DOCUMENT SECTION
Hello Idris,
I didn't see any reply to this e-mail you sent two weeks ago, so I
wanted to give it a try:
In luatex can I make a definition such that such that the string
U004C U0303 (l ̃)
is always treated as l with tilde above, taking into account italics and
without using \~l (which does not work in, eg, footnote)?
What you want here is to support the Unicode combining characters,
which isn't straightforward in TeX because according to the Standard,
they come after the base letter they modify, while TeX's accent commands
are, of course, typed before. So you can't simply make the combining
characters active and equivalent to the appropriate accent macros.
In traditional TeX, it would have been tempting to make the base letter
active instead, but this has a lot of drawbacks, and LuaTeX offers many
other possibilities. Here I've used a set of macros that Taco had
written a couple of months ago in response to a question by Thomas
Schmitz (see http://www.ntg.nl/pipermail/ntg-context/2007/027095.html).
The attached file implements the transformation of the sequence in "\buildtextaccent\texttilde l",
which I hope gives the expected result in every circumstance. I've done
it only for the small letter, but of course it's easy to adapt to add
the capital letter as well.
Finally, I wish to clarify a small misunderstanding: you quoted the
two lines below:
LATIN CAPITAL LETTER L WITH TILDE;004C 0303
LATIN SMALL LETTER L WITH TILDE;006C 0303
with the comment "The proposal is still under consideration for
Lithuanian and not yet in Unicode". Actually it is already encoded in
Unicode; that is, all the characters you need are present with the
appropriate semantics, and you can accurately represent a small l with
tilde in Unicode; only, you have to use two characters (U+006C followed
by U+0303). The only thing that will be added to Unicode in that
respect is the *name* of those strings (I guess you took those two lines
from the data files for Unicode version 5.1.0, in beta stage). The
corresponding characters, though, will not be added to Unicode,
according to a decision which has been made several years ago (I could
trace it back to a discussion at the Unicode Technical Committee in
October 1999, but I don't know the details). The idea is that it can
already be represented as a sequence of characters, and the Unicode
Consortium does not wish to make the set of alphabetic characters
explode with diacritics.
In spite of this, Unicode still wishes to acknowledge that some
unencoded accented letters are important in some languages, and provides
names for the character sequences representing them, like it does for
all the encoded characters. The relevant document that explains this is
Unicode Standard Annex #34 (http://www.unicode.org/reports/tr34/).
Arthur

WORK TASK A
Echo back every line of the listing below without changes, leaving out the pictures.

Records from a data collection
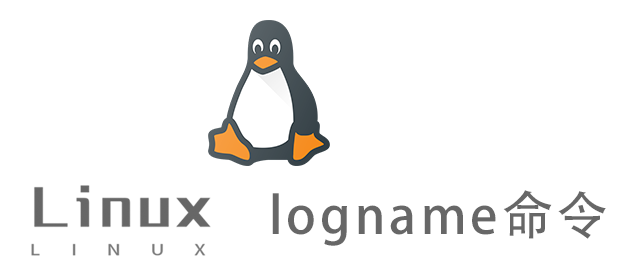 Linux常用命令—logname命令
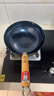 臻三环章丘铁锅炒锅手工锻打铁锅无涂层不易粘锅炒菜锅厨房好物一环轻音 古法烤蓝 26cm 实拍图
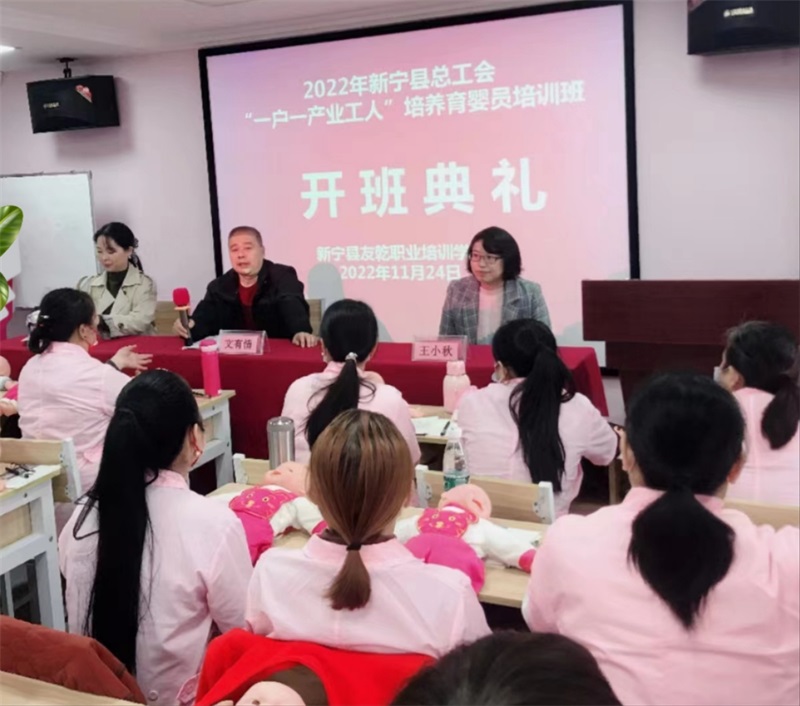 新宁县“一户一产业工人”培养工程育婴师培训正式开班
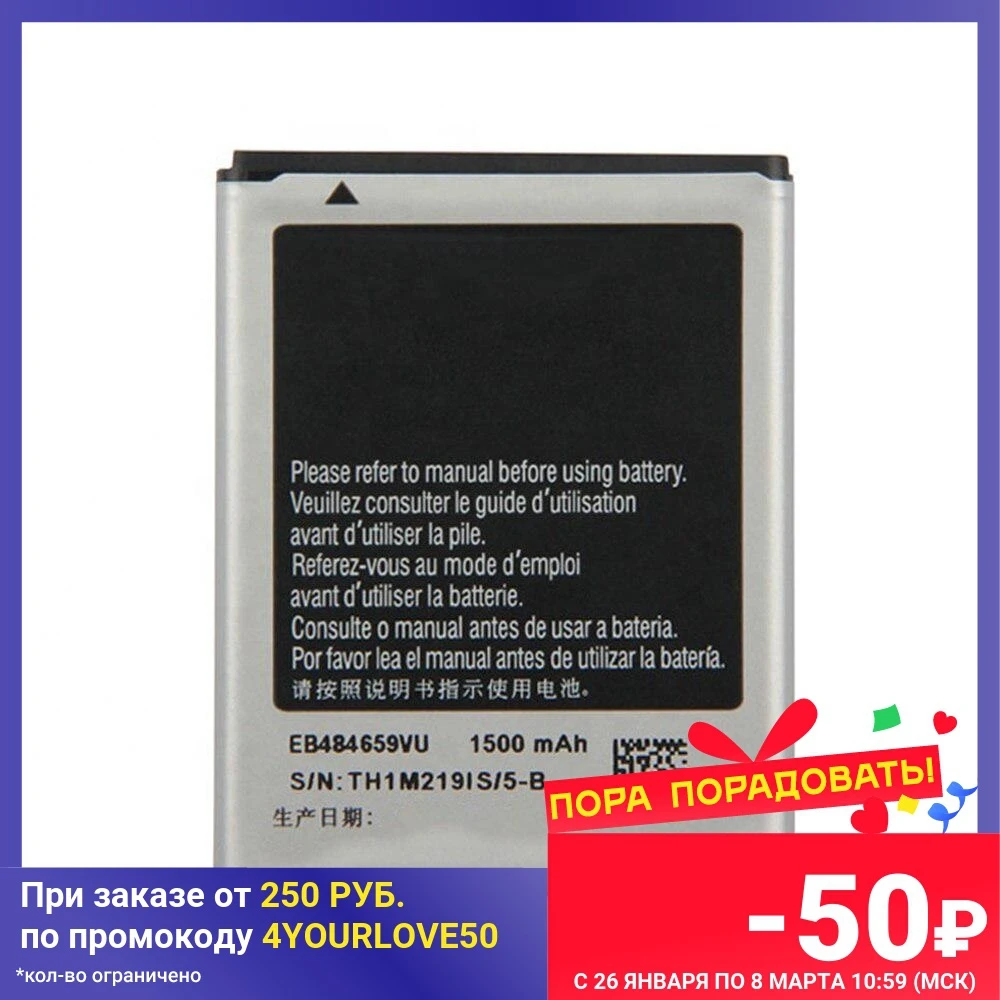 Аккумуляторная батарея для телефона 1500 мАч EB484659VU EB484659VA EB484659YZ Samsung Galaxy W T759 i8150 |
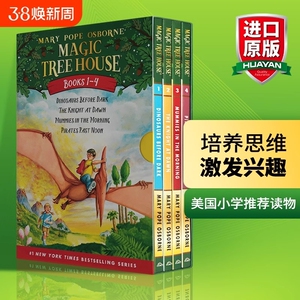 英文原版神奇树屋英语原版Magic Tree House4册全套神奇的树屋绘本中小学儿童课外阅读章节桥梁小说进口书籍魔法树屋搭小屁孩日记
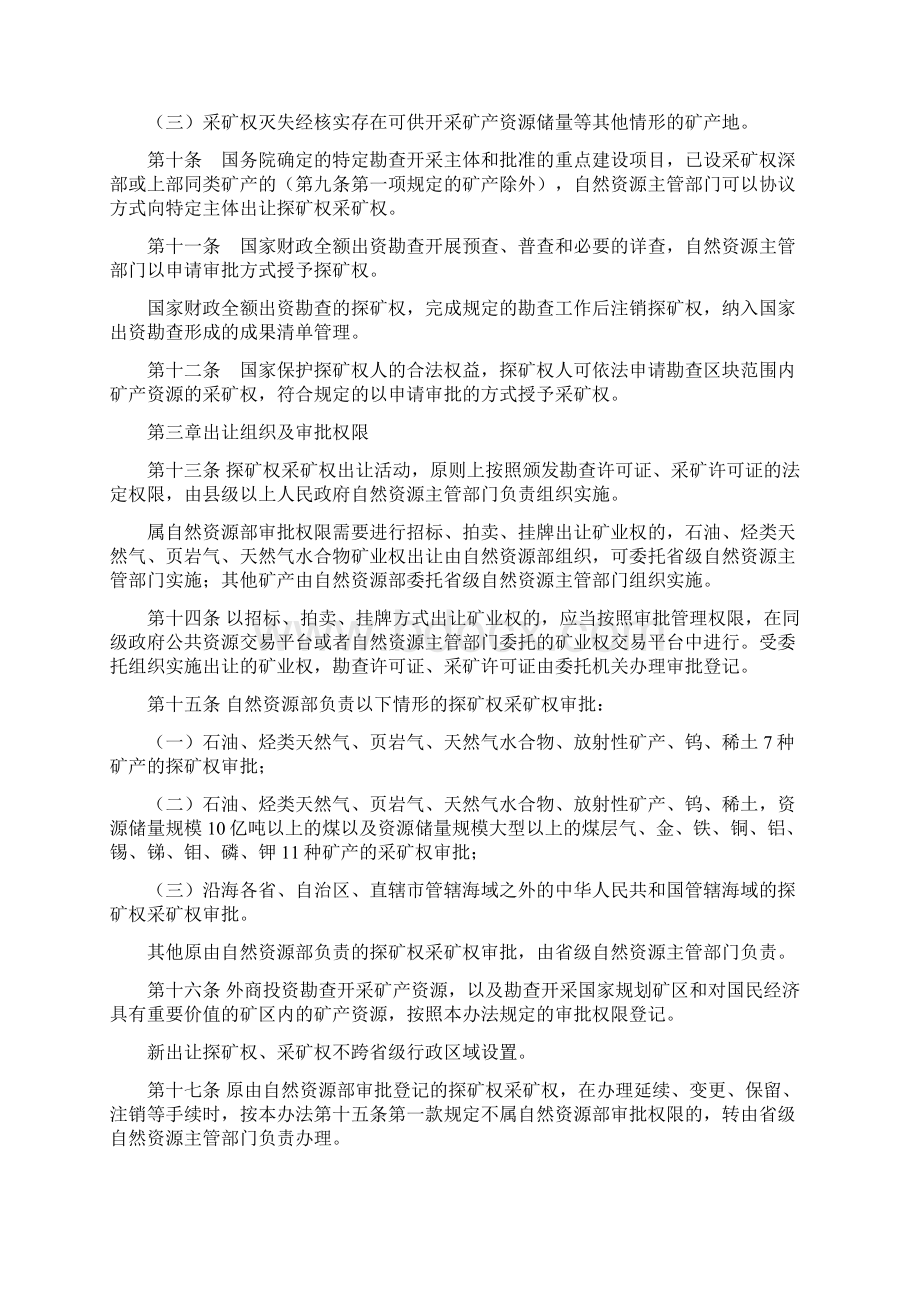 矿业权出让管理办法征求意见稿.docx_第2页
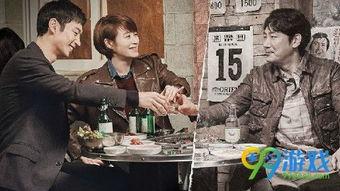 signai在线观看 第3张 signai在线观看 第3张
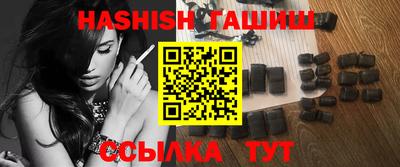 кокаин перу Чапаевск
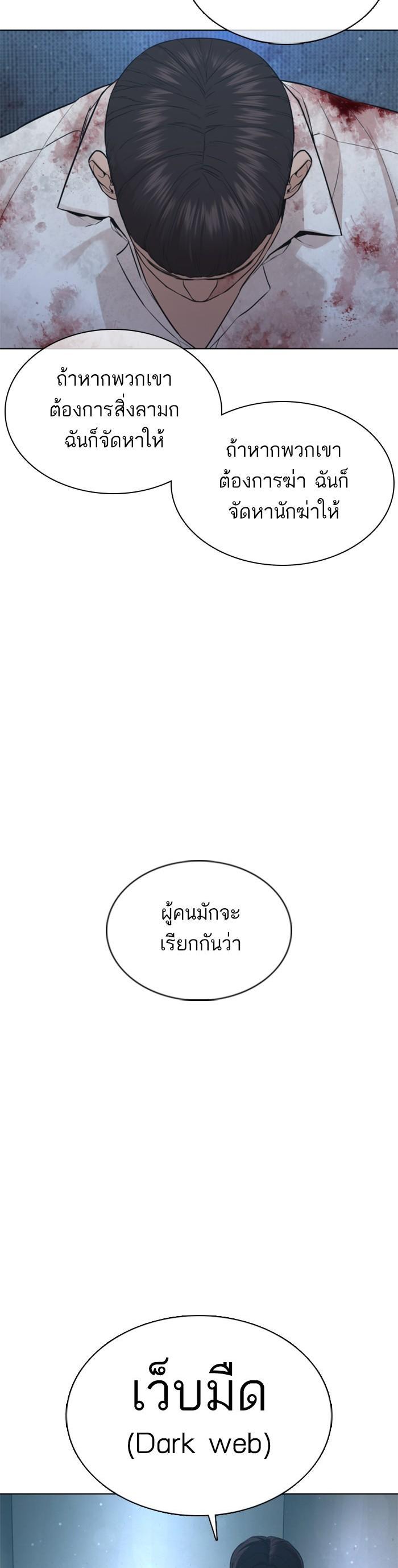 How to Fight นักสู้ทูปเบอร์ Chap 80 - Next Chap 81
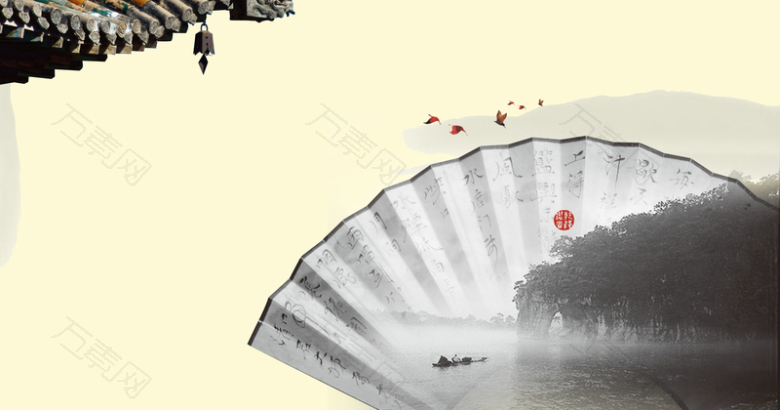 中国风纸扇里的山水风景背景素材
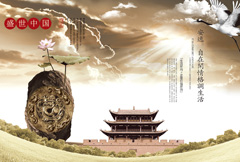 中式中国风海报psd分层素材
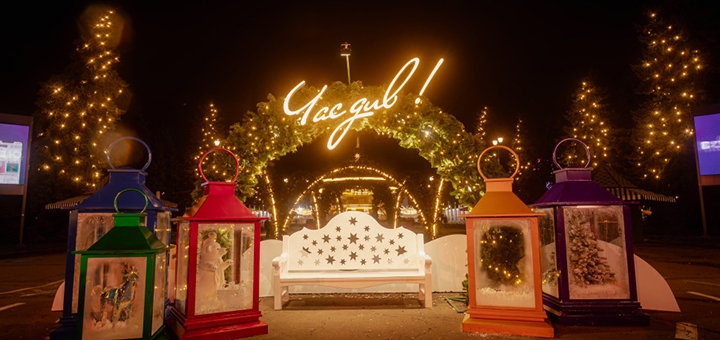 Парк развлечений Шумиленд. Посещайте по акции 17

WORK TASK B
In the e-mail above, condense the paragraph beginning "In spite of this, Unicode still wishes" into a shorter version that keeps its main facts.

TASK OUTPUT A
 Linux常用命令—logname命令
 臻三环章丘铁锅炒锅手工锻打铁锅无涂层不易粘锅炒菜锅厨房好物一环轻音 古法烤蓝 26cm 实拍图
 新宁县“一户一产业工人”培养工程育婴师培训正式开班
 Аккумуляторная батарея для телефона 1500 мАч EB484659VU EB484659VA EB484659YZ Samsung Galaxy W T759 i8150 |
 英文原版神奇树屋英语原版Magic Tree House4册全套神奇的树屋绘本中小学儿童课外阅读章节桥梁小说进口书籍魔法树屋搭小屁孩日记
 矿业权出让管理办法征求意见稿.docx_第2页
 signai在线观看 第3张 signai在线观看 第3张
 кокаин перу Чапаевск
 How to Fight นักสู้ทูปเบอร์ Chap 80 - Next Chap 81
 中国风纸扇里的山水风景背景素材
 中式中国风海报psd分层素材
 Парк развлечений Шумиленд. Посещайте по акции 17

TASK OUTPUT B
Unicode recognizes that some unencoded accented letters matter in certain languages. It gives names to the character sequences that represent them, as it does for encoded characters. Unicode Standard Annex #34 (http://www.unicode.org/reports/tr34/) explains this.